▸ **TASK PROMPT**
Carry on the forum thread about NBDL minor-league play from the point where it stops.

I can't wait until we see some of these players down there. Amir Johnson... Robert Swift.... Martynas Adriciuskevicius (sp???)..... Monta Ellis etc. I just can't wait to see which players that usually don't get time just go down there and own. I do think they should just let a guy like Darko to go down there and play.... He needs it. The good thing for the Pistons though is that Delfino will get time. He is a guy I think will dominate.


----------



## thekid (Apr 3, 2003)

Great news. It looks like a system that could develop and work really well.


----------



## MCCpride (Jun 14, 2005)

This sounds like it will work. It isn't a forced minor league, and it seems like it will be easy enough to get guys to work with it.


----------



## billfindlay10 (Jan 24, 2003)

The NBDL is moving in the right direction, I just hope that some vets (3rd year and over) will take advantage of the league as well as the rookies. To go "down" to the NBDL for a conditioning stint after and injury, or to get some playing time becuase you are a 12th man on a 11 man roster, could be huge for players future. If a player like Lamond Murray went down, played well and got in shape, his trade value would go up, thus giving him more potential to go to a team (NBA) and get some PT.


----------



## HKF (Dec 10, 2002)

billfindlay10 said:


> The NBDL is moving in the right direction, I just hope that some vets (3rd year and over) will take advantage of the league as well as the rookies. To go "down" to the NBDL for a conditioning stint after and injury, or to get some playing time becuase you are a 12th man on a 11 man roster, could be huge for players future. If a player like Lamond Murray went down, played well and got in shape, his trade value would go up, thus giving him more potential to go to a team (NBA) and get some PT.

▸ **DATA SHOWN**
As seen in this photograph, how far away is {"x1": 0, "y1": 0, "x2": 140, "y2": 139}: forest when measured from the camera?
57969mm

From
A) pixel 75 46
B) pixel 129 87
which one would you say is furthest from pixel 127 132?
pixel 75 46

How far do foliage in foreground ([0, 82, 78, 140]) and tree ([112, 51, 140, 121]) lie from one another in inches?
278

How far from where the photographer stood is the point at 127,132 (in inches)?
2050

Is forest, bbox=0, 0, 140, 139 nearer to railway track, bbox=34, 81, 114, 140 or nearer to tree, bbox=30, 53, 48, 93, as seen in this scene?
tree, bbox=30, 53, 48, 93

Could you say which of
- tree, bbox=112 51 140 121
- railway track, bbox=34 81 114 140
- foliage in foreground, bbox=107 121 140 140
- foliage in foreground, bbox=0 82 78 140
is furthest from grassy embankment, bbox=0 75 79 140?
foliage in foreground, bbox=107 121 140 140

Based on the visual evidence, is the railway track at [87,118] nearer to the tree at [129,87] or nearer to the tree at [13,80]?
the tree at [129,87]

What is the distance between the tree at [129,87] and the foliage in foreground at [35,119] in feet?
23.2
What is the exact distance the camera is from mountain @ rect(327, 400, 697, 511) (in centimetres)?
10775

...

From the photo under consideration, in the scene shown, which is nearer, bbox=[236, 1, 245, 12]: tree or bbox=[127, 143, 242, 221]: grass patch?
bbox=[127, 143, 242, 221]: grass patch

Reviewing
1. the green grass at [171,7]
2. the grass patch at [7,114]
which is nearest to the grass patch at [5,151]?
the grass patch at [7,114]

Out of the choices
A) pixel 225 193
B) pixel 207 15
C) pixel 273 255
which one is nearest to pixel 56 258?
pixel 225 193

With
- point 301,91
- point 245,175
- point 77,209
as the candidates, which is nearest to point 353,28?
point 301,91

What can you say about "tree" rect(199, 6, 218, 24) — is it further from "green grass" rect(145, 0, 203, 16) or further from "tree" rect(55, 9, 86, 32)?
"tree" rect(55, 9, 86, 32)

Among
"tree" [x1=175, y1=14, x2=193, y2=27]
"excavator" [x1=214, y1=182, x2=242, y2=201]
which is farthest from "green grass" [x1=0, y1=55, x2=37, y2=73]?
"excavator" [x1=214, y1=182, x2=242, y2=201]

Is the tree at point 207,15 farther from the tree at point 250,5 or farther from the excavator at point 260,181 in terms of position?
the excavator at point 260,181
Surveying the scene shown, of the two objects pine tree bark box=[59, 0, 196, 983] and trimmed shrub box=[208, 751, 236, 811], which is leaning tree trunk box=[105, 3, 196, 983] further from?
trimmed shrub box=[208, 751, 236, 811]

...

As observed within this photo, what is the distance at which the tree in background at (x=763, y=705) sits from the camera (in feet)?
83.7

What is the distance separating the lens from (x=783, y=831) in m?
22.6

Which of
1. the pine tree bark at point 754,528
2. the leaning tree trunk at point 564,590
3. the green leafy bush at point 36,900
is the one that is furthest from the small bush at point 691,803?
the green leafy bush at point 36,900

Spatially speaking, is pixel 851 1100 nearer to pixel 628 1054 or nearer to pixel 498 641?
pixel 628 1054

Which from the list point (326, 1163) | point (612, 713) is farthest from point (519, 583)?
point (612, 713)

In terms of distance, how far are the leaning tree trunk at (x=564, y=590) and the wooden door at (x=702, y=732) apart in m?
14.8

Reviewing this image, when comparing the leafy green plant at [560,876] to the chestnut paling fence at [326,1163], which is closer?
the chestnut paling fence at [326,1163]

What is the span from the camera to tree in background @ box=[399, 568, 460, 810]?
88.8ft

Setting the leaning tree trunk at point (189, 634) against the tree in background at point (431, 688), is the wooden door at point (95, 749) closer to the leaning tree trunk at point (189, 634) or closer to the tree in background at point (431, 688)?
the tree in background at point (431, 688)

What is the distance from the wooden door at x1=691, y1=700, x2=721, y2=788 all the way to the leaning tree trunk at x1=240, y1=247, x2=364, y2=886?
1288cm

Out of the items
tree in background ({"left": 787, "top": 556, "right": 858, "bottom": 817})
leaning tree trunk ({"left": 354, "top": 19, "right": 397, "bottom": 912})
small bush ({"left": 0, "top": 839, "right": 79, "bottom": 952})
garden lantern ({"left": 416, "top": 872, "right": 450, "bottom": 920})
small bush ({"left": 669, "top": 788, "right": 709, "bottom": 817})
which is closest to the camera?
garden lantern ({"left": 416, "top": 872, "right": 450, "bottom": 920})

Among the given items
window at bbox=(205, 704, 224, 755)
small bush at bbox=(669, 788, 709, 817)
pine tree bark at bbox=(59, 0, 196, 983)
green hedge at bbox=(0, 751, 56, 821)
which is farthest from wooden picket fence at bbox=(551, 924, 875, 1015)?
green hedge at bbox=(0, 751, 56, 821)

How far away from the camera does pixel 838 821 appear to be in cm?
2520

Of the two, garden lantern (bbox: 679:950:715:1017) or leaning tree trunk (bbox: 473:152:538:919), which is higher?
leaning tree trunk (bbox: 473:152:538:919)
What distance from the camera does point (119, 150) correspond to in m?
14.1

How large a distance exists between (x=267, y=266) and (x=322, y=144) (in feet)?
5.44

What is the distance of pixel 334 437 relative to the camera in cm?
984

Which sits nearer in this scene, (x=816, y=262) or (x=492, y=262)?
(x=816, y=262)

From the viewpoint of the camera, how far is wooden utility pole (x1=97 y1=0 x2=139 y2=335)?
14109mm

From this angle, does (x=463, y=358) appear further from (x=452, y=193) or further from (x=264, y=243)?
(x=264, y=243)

▸ **RESPONSE BELOW**
Very unrealistic to see a guy like Lamond Murray who is over a 10 year veteran, going down to the minors. He would have to want to go down there. The rosters are now 14 man. 

If a veteran has been in the league for 4 years or more, it's very doubtful they will go down to the minor league, because they have to be asked. Lamond Murray going to the D-League?


----------



## BallStateCards (Oct 14, 2004)

socco said:


> I'd like to have a better minor league-type system, but this is definately a step in the right direction.


There isn't a big enough talent pool for there to be a true minor league system. Also, expanding leagues to quickly hardly ever ends up well...look at the ABA...


----------



## AussieWarriorFan! (May 30, 2005)

It makes sense for a player, coming back from a long-term injury, to go down to the NBDL for a few games to get some sort of basic fitness and skill back, before going up to the senior roster!


----------



## CrookedJ (May 8, 2003)

IS there any rule regarding how often rookies (+2nd yr) can be sent down / called up? Can you call em up for a week if someones injured and then send them right back?
Or would there be rules a la' the injured list were you have a minimum of 5 games?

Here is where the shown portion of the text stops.